Problems to work on:
a) In the passage on poets and body weight, whose play is The Canterbury Pilgrims?
b) Please extend the passage on poets and body weight with the paragraph that would follow its last sentence.

Selected excerpt:
Even here, however, one can trace the modern aesthetic aversion to fat. Chaucer undoubtedly took sly pleasure in stressing his difference from the current conception of the poet, which was typified so well by the handsome young squire, who
Coude songes make, and wel endyte.
[Footnote: Prologue.]
Such, at least, is the interpretation of Percy Mackaye, who in his play, The Canterbury Pilgrims, derives the heartiest enjoyment from Chaucer's woe lest his avoirdupois may affect Madame Eglantine unfavorably. The modern English poet who is oppressed by too, too solid flesh is inclined to follow Chaucer's precedent and take it philosophically. James Thomson allowed the stanza about himself, interpolated by his friends into the Castle of Indolence, to remain, though it begins with the line,
A bard here dwelt, more fat than bard beseems.
And in these days, the sentimental reader is shocked by Joyce Kilmer's callous assertion, "I am fat and gross…. In my youth I was slightly decorative. But now I drink beer instead of writing about absinthe." [Footnote: Letter to Father Daly, November, 1914.]
Possibly it would not be unreasonable to take difference in weight as another distinction between idealistic and sensuous poets. Of one recent realistic poet it is recorded, "How a poet could not be a glorious eater, he said he could not see, for the poet was happier than other men, by reason of his acuter senses." [Footnote: Richard Le Gallienne, Joyce Kilmer.] As a rule, however, decadent and spiritual poets alike shrink from the thought of grossness, in spite of the fact that Joyce Kilmer was able to win his wager, "I will write a poem about a delicatessen shop. It will be a high-brow poem. It will be liked." [Footnote: Robert Cortez Holliday, Memoir of Joyce Kilmer, p. 62.] Of course Keats accustomed the public to the idea that there are aesthetic distinctions in the sense of taste, but throughout the last century the idea of a poet enjoying solid food was an anomaly. Whitman's proclamation of himself, "Turbulent, fleshy, sensual, eating and drinking and breeding" [Footnote: Song of Myself.] automatically shut him off, in the minds of his contemporaries, from consideration as a poet.

Given information:
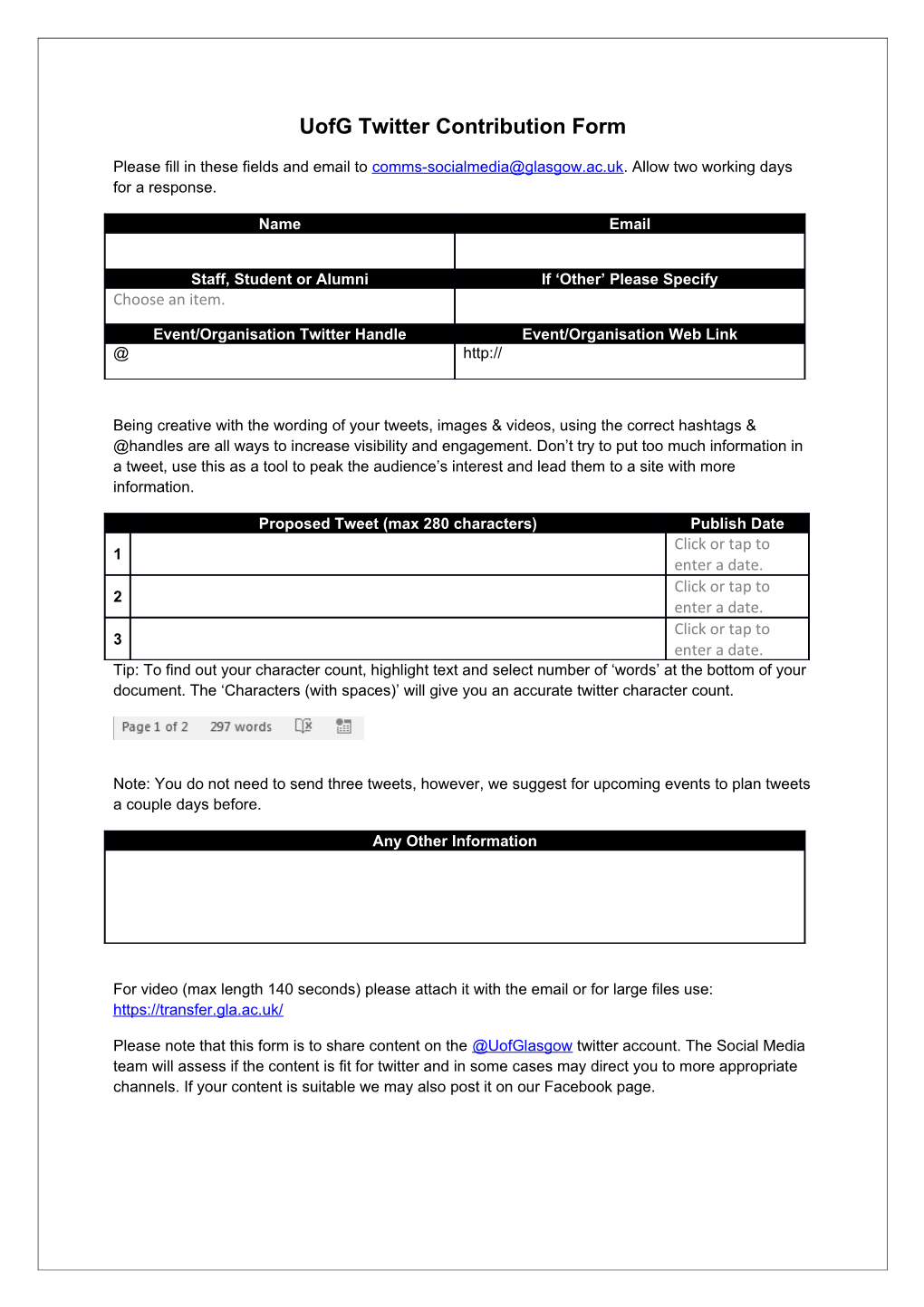 Uofg Twitter Contribution Form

Answers by item:
a) Percy Mackaye

b)
It is a nice question just how far a poet may go in ignoring the demands of the flesh. Shelley's friends record that his indifference reached the stage of forgetting, for days at a time, that he was in a body at all. Even more extreme was the attitude of Poe, as it is presented at length in Olive Dargan's drama, The Poet. So cordial is his detestation of food and bed that he not only eschews them himself, but withholds them from his wife, driving the poor woman to a lingering death from tuberculosis, while he himself succumbs to delirium tremens. In fact, excessive abstemiousness, fostering digestive disorders, has been alleged to be the secret of the copious melancholy verse in the last century. It is not the ill-nourished poet, however, but enemies of the melancholy type of verse, who offer this explanation. Thus Walt Whitman does not hesitate to write poetry on the effect of his digestive disorders upon his gift, [Footnote: See As I Sit Writing Here.] and George Meredith lays the weakness of Manfred to the fact that it was
Projected from the bilious Childe.
[Footnote: George Meredith, Manfred.]
But to all conscious of possessing poetical temperament in company with emaciation, the explanation has seemed intolerably sordid.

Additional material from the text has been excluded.